Every line from the start of the listing below through the line that contains "No Plasmodium falciparum, Plasmodium" is to be reproduced word for word.

____

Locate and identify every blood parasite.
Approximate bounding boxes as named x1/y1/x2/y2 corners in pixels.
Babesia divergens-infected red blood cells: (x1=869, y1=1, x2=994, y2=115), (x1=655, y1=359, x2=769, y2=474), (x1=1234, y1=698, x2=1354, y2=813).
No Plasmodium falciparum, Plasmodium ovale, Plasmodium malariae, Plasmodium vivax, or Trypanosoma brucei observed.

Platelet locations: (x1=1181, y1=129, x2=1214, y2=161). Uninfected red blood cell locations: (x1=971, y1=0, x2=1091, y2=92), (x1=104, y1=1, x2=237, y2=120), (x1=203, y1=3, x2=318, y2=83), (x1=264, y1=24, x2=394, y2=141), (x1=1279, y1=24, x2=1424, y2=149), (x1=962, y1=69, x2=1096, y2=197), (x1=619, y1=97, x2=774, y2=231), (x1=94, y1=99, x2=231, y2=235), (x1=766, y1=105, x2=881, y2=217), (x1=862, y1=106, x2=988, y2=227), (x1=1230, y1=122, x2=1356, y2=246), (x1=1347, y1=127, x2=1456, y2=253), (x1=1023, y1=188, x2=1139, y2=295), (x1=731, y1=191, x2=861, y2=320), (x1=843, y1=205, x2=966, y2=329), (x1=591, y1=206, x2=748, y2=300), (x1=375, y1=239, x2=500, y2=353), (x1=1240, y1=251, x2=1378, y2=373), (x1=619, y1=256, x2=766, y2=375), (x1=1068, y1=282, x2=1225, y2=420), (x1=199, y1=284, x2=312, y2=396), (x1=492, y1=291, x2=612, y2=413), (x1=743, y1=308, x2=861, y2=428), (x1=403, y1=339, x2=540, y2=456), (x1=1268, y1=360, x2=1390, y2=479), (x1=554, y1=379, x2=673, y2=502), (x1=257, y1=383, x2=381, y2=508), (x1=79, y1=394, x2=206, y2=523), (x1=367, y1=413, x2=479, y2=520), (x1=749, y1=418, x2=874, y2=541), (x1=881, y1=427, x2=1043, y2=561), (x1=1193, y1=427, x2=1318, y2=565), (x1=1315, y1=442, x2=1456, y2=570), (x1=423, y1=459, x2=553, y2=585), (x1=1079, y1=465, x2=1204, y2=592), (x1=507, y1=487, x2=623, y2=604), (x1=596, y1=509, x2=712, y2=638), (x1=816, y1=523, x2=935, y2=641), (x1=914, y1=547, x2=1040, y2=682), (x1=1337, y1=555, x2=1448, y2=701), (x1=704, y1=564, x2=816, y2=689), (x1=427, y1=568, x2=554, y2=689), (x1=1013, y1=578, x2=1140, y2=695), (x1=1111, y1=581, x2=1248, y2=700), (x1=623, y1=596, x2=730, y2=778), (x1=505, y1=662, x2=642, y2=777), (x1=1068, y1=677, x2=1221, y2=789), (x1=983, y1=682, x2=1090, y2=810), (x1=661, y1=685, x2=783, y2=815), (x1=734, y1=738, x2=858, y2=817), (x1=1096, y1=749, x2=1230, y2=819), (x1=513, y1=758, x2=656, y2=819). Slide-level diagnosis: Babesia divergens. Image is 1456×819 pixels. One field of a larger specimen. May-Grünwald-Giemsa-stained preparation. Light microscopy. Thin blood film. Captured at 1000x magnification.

____

# [Result for this task]
Locate and identify every blood parasite.
Approximate bounding boxes as named x1/y1/x2/y2 corners in pixels.
Babesia divergens-infected red blood cells: (x1=869, y1=1, x2=994, y2=115), (x1=655, y1=359, x2=769, y2=474), (x1=1234, y1=698, x2=1354, y2=813).
No Plasmodium falciparum, Plasmodium ovale, Plasmodium malariae, Plasmodium vivax, or Trypanosoma brucei observed.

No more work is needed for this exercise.